Довольно скоро вдали загудел товарняк. По рельсам медленно катил старый паровоз – ничего другого Северная Корея себе позволить не могла. Притаившись у путей, Син подождал и запрыгнул в пустой вагон, где перекатывались лишь какие-то камни – может, руда. Сел, вытянул ноющие ноги. Все тело от напряжения сводило судорогой.
– Спасибо, господи, – вслух сказал Син.
Потом прислонился к стенке и задремал.
Через пару остановок трое в одежде железнодорожных рабочих вышли со станции, направились прямиком к вагону и выволокли Сина наружу. На платформе, потирая глаза, стоял человек в полицейской форме – похоже, его только что разбудили.
– Это вы «бенц» у дороги бросили? – спросил он на полузевке.
Помимо прочего, Син не знал, что на северокорейской железной дороге через каждые полмили стоят патрули – ловят «зайцев» и следят, чтоб не было аварий. Его засекли, едва он забрался в вагон.
От станции, где его схватили, до китайской границы меньше десяти миль.
16. Здесь умер Син Сан Ок
Его отконвоировали в здание вокзала; Син волочил за собой по земле самодельный рюкзак. Силы его оставили. Лицо черное, все в угольной пыли. Он пал духом, он был жалок, и однако же его переполняло странное облегчение. Мне все равно, думал он. Я лучше умру, чем тут застряну. Пусть делают со мной, что хотят.
– Дайте умыться, – сказал Син полицейскому.
– Дайте ему воды, – сонно велел тот кому-то.
– Где туалет?
Сину дали помочиться, вымыть руки и лицо. Когда он вышел, к путям как раз подъезжал джип – на пассажирском сиденье заместитель директора, пышущий яростью. В вышине ворчал вертолет. Син закрыл глаза и постарался опустошить сознание.
Его заковали в наручники и вывели на улицу.
Когда все закончилось, Син решил, что это было похоже на кино.
Вертолет сел на маленьком пустынном аэродроме. Сина вытолкнули на землю и запихнули в другой джип. На голову натянули капюшон и сняли, лишь когда вытащили Сина из машины и завели в большое здание. Дальше длинный коридор, по обеим сторонам череда одинаковых дверей. Конвоиры открыли одну дверь, усадили Сина на стул – кроме трех стульев, в комнате ничего не было. Перед Сином сидели заместитель директора и незнакомый толстяк – он был очень пухлый и растекался по стулу, будто его не снабдили позвоночником. У обоих в руках бумага и карандаши.

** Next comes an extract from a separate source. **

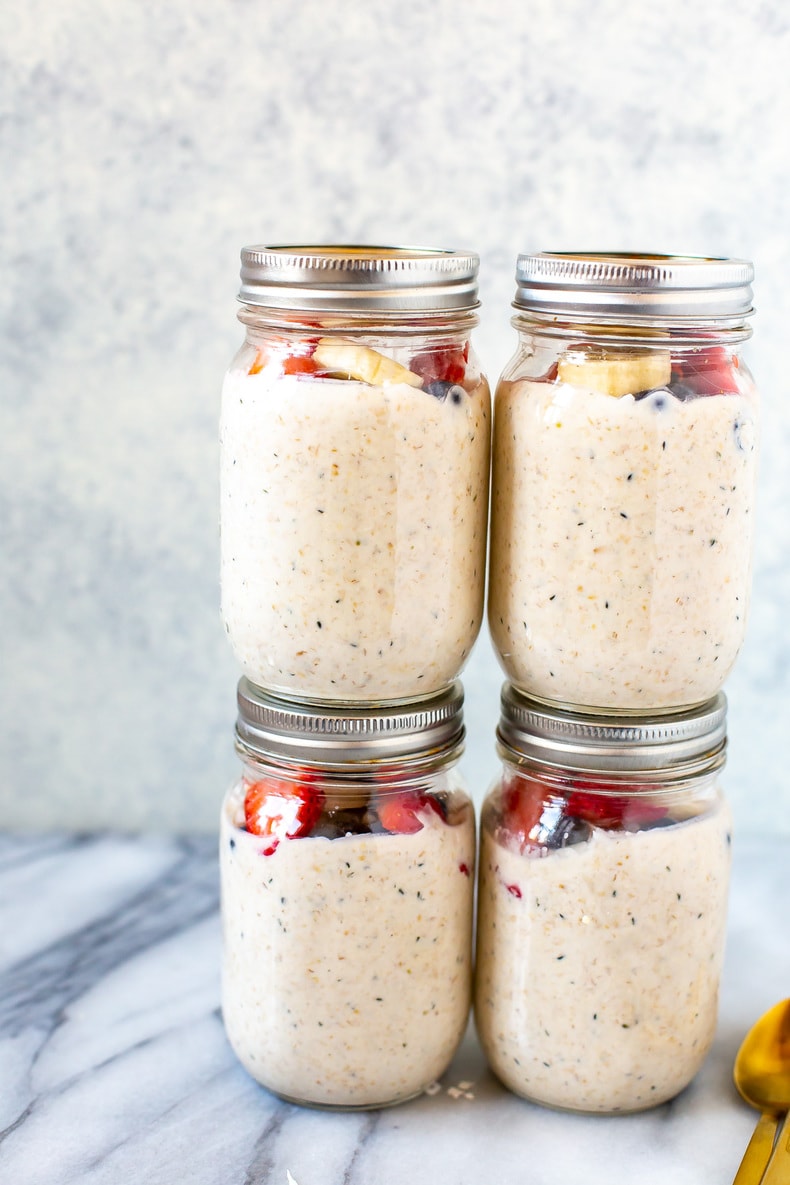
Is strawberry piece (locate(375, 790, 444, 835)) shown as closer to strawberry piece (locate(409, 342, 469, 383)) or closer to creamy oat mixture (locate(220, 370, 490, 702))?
creamy oat mixture (locate(220, 370, 490, 702))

Первым заговорил толстяк – голос завибрировал в жировых глубинах:
– Вы направлялись на север, через Чонджу в Пхёнан-Пукто. Это довольно далеко к северу. – Он как будто задумался. – Вы туда попали по ошибке, да?
Син растерялся.
– Вы перепутали дорогу? – рявкнул заместитель директора. – Вы что, вопроса не поняли?
– Я туда и собирался, – ответил Син.
– Почему? – Заместитель директора исходил злобой, и его голос словно пронзал Сина насквозь.
– Потому что жить здесь невыносимо, – ответил Син.
Толстяк записал за ним в блокнот. Заместитель директора поднялся, толстяк тоже. Оба удалились, вместо них вошли четверо охранников и холодно уставились на Сина.
Вскоре допросчики вернулись и опять сели напротив.
– Значит, в своих новогодних поздравлениях вы солгали? – осведомился заместитель директора. Сина, как и Чхве, обязали составить послания обоим Кимам – выразить благодарность и восхищение.
– Отвечайте! – завопил толстяк.
– Я написал, что мне велели написать. Я писал людям, которых в глаза не видел. По-моему, у меня неплохо получилось.
Оба ошарашенно вытаращились. После долгой паузы толстяк заморгал, записал, и оба снова вышли. Вернулись четверо охранников. Очевидно, допросчики кому-то передавали ответы и возвращались от этого кого-то с новым вопросом. Не так уж сложно догадаться, кто бы это мог быть. Ким Чен Иру, наверное, не верится, что я захотел сбежать, подумал Син. Ну еще бы – они так по-доброму со мной обходились.
Допросчики вернулись.
– Куда вы собирались? – спросил заместитель директора.
– В Китай.
Оба ушли, вошли охранники. Затем опять вернулись допросчики:
– Как вы планировали туда добраться?
– На товарняке.
– На товарняке? – переспросил толстяк, будто в жизни не слыхал такого слова.
– Да. На товарняке.
И они снова ушли. Так оно и продолжалось – Син со счета сбился, сколько раз они уходили и приходили. В итоге он рассказал им всё. Он до смерти вымотался – усталость накрыла его целиком, точно плотное белое одеяло, отключив ему все чувства. Его вывели наружу и, заморгав на солнце, Син сообразил, что оказался в Пхеньяне. В переднем дворе, как обычно, улыбалась статуя великого вождя.